Data listing: Begin
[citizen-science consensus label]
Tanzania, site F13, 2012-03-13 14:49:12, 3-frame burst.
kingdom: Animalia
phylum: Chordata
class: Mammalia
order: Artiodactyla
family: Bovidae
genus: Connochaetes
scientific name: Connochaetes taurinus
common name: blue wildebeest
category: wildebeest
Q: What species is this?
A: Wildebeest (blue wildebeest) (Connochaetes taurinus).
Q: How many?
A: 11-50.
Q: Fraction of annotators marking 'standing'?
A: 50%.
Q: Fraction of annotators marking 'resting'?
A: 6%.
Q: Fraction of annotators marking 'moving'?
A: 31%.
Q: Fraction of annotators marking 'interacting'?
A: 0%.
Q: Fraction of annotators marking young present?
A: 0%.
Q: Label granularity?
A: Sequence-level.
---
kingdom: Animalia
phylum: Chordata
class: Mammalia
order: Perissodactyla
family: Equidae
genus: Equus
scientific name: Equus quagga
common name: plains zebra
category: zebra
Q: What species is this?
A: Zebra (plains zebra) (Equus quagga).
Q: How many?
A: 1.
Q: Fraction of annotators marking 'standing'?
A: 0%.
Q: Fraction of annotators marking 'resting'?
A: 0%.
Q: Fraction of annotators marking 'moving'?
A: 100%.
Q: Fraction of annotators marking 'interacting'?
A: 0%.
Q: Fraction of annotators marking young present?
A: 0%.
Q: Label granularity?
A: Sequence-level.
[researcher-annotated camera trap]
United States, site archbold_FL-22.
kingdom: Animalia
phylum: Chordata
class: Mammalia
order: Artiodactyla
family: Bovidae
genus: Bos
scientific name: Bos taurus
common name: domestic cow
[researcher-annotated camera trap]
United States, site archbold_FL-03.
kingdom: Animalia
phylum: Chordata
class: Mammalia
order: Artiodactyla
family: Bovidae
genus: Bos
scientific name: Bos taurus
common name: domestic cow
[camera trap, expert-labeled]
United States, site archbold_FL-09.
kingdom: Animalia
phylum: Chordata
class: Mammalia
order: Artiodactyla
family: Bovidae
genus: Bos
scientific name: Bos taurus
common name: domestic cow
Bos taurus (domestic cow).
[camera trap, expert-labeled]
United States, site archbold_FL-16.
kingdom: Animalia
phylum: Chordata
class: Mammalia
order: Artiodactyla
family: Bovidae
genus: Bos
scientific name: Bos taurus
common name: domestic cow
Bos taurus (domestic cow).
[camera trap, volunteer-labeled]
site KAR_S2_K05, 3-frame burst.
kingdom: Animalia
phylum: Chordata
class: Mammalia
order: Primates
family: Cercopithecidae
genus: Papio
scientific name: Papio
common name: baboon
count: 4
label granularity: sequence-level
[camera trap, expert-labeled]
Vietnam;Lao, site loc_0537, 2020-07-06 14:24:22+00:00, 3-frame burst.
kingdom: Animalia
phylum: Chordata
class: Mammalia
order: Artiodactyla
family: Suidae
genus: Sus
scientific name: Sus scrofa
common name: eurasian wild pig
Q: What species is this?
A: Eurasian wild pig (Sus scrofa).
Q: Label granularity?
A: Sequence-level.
Data listing: End
◆ **Task requirements**
Print out each record above exactly, with nothing omitted.

◆ **Your solution**
[citizen-science consensus label]
Tanzania, site F13, 2012-03-13 14:49:12, 3-frame burst.
kingdom: Animalia
phylum: Chordata
class: Mammalia
order: Artiodactyla
family: Bovidae
genus: Connochaetes
scientific name: Connochaetes taurinus
common name: blue wildebeest
category: wildebeest
Q: What species is this?
A: Wildebeest (blue wildebeest) (Connochaetes taurinus).
Q: How many?
A: 11-50.
Q: Fraction of annotators marking 'standing'?
A: 50%.
Q: Fraction of annotators marking 'resting'?
A: 6%.
Q: Fraction of annotators marking 'moving'?
A: 31%.
Q: Fraction of annotators marking 'interacting'?
A: 0%.
Q: Fraction of annotators marking young present?
A: 0%.
Q: Label granularity?
A: Sequence-level.
---
kingdom: Animalia
phylum: Chordata
class: Mammalia
order: Perissodactyla
family: Equidae
genus: Equus
scientific name: Equus quagga
common name: plains zebra
category: zebra
Q: What species is this?
A: Zebra (plains zebra) (Equus quagga).
Q: How many?
A: 1.
Q: Fraction of annotators marking 'standing'?
A: 0%.
Q: Fraction of annotators marking 'resting'?
A: 0%.
Q: Fraction of annotators marking 'moving'?
A: 100%.
Q: Fraction of annotators marking 'interacting'?
A: 0%.
Q: Fraction of annotators marking young present?
A: 0%.
Q: Label granularity?
A: Sequence-level.
[researcher-annotated camera trap]
United States, site archbold_FL-22.
kingdom: Animalia
phylum: Chordata
class: Mammalia
order: Artiodactyla
family: Bovidae
genus: Bos
scientific name: Bos taurus
common name: domestic cow
[researcher-annotated camera trap]
United States, site archbold_FL-03.
kingdom: Animalia
phylum: Chordata
class: Mammalia
order: Artiodactyla
family: Bovidae
genus: Bos
scientific name: Bos taurus
common name: domestic cow
[camera trap, expert-labeled]
United States, site archbold_FL-09.
kingdom: Animalia
phylum: Chordata
class: Mammalia
order: Artiodactyla
family: Bovidae
genus: Bos
scientific name: Bos taurus
common name: domestic cow
Bos taurus (domestic cow).
[camera trap, expert-labeled]
United States, site archbold_FL-16.
kingdom: Animalia
phylum: Chordata
class: Mammalia
order: Artiodactyla
family: Bovidae
genus: Bos
scientific name: Bos taurus
common name: domestic cow
Bos taurus (domestic cow).
[camera trap, volunteer-labeled]
site KAR_S2_K05, 3-frame burst.
kingdom: Animalia
phylum: Chordata
class: Mammalia
order: Primates
family: Cercopithecidae
genus: Papio
scientific name: Papio
common name: baboon
count: 4
label granularity: sequence-level
[camera trap, expert-labeled]
Vietnam;Lao, site loc_0537, 2020-07-06 14:24:22+00:00, 3-frame burst.
kingdom: Animalia
phylum: Chordata
class: Mammalia
order: Artiodactyla
family: Suidae
genus: Sus
scientific name: Sus scrofa
common name: eurasian wild pig
Q: What species is this?
A: Eurasian wild pig (Sus scrofa).
Q: Label granularity?
A: Sequence-level.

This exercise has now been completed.